The first preseason game is generally viewed as a way to ease players back into the grind and intensity of a real, live football game. More often than not, teams choose to use their top players for a limited time and wait until the second and third preseason games before they give those groups an extended period of time.
For the Rams, it will be no different. Spagnuolo said Wednesday he expects to use his starting unit for about the first quarter, give or take a few plays and then move on to the rest of the roster.
“I’m not going to put a number on it,” Spagnuolo said. “Let’s say first quarter and there’s a chance they’ll come out in the first quarter. Those first groups will be looking at the first quarter, maybe some in the second quarter but somewhere in that range.”
For players such as running back Steven Jackson and quarterback Marc Bulger, it’s necessary to get the work in but it’s also a fine line to ensure they make it through the preseason healthy and peaking at the right time.
Because the Rams’ training camp has been so physical to this point with so many practices featuring live tackling, the need for guys like Jackson to get a bunch of snaps isn’t as great as it might have been in previous years.
Jackson says he has no set number of plays and will take the reps he’s asked to take against the Jets, just like any other game.
Of course, with a new offense to work in, it’s important for Jackson and Co. to get acclimated to the nuances within the system.
“Really, I just focus on not having mental errors, working on techniques,” Jackson said. “It is a new offense, new things that I have to do. So just making sure, over the course of a drive I may get winded or tired, but I’m staying on course with what needs to be done.”

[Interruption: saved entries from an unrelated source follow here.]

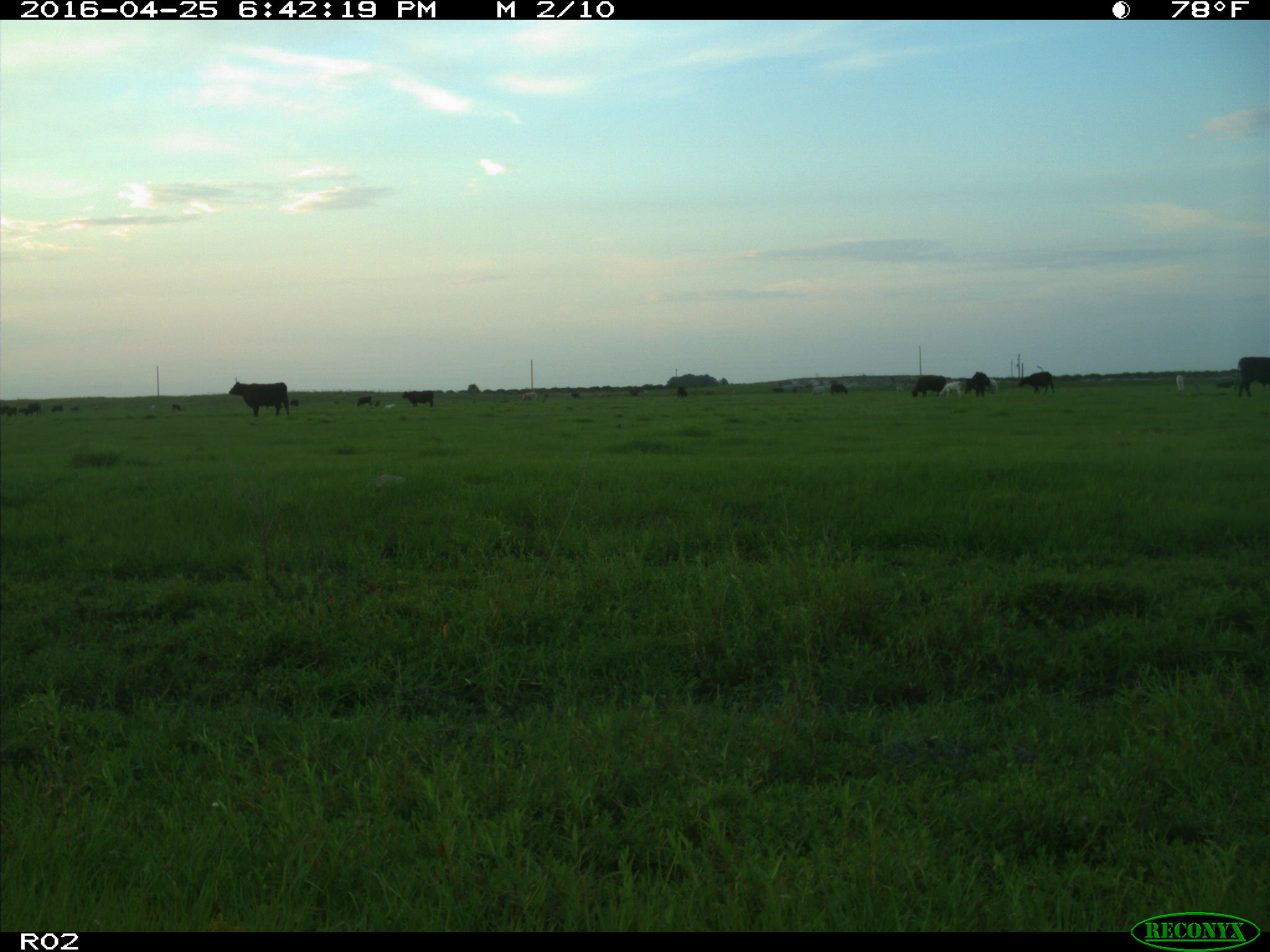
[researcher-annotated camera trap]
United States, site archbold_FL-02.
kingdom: Animalia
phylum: Chordata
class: Mammalia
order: Artiodactyla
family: Bovidae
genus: Bos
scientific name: Bos taurus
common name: domestic cow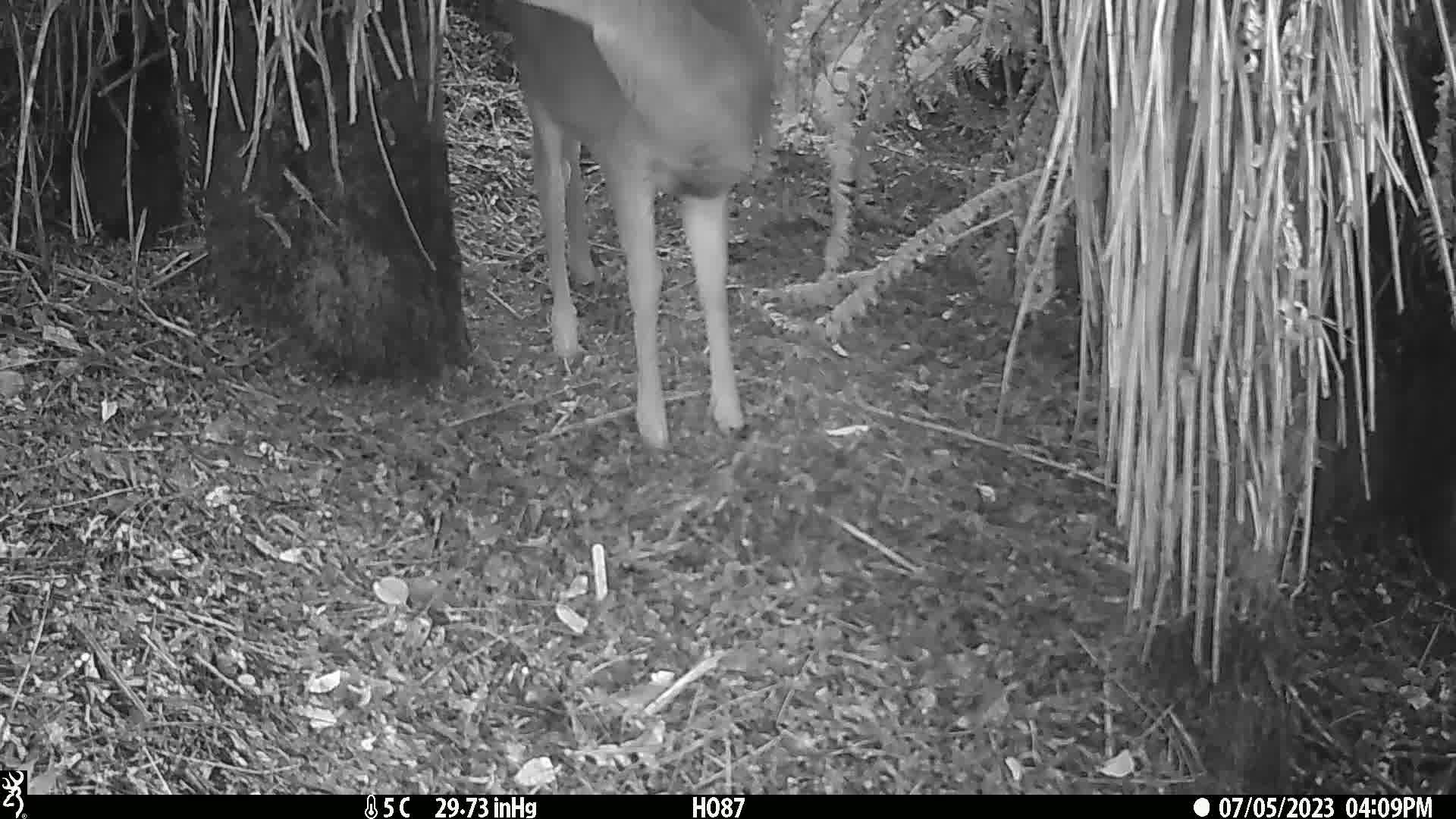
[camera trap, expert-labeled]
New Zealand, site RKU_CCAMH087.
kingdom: Animalia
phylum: Chordata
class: Mammalia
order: Artiodactyla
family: Cervidae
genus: Odocoileus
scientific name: Odocoileus virginianus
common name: white-tailed deer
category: white tailed deer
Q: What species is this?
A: White tailed deer (white-tailed deer) (Odocoileus virginianus).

Things are a little different for Bulger and the quarterbacks because they haven’t been live in games yet and haven’t taken any shots like they will in regular games.
“It’s good for quarterbacks to get in in the preseason, just to get hit,” Bulger said. “We haven’t been live, so there’s a big difference for quarterbacks going into a game like this than it is for a scrimmage, so it’ll be not as big for the other guys. But for the quarterbacks, I think it’ll be a good opportunity to get hit and get some of that initial soreness out.”
The goal for those top units is to get a couple of good series, move the ball well in the case of the offense and come up with stops for the defense and ultimately give way to the guys who are battling for roster spots.
This is the money time for the long shots trying to make an impression and eventually land on the roster or even make enough of an impression to be on the practice squad.
Competitions like those for the third quarterback job, the backup running back spot, finding a returner and sorting out the receiver situation are all a big part of the exhibition contests.
Beyond the competition on the field and the things the players are trying to accomplish, it’s also the first opportunity for the coaching staff and equipment staff and everybody else to work out the details and the kinks of the gameday experience.
“We are still evaluating talent,” Spagnuolo said. “I think you have to be real careful in the first preseason game and by that I mean if you hone to much on the game you forget it’s training camp. What’s good about it…is we get in some situations. That’s the great thing about the first preseason game is coaches on their headsets, players in and out, substitutions, controlling time. All of that has to be worked out and that’s part of playing the four preseason games.”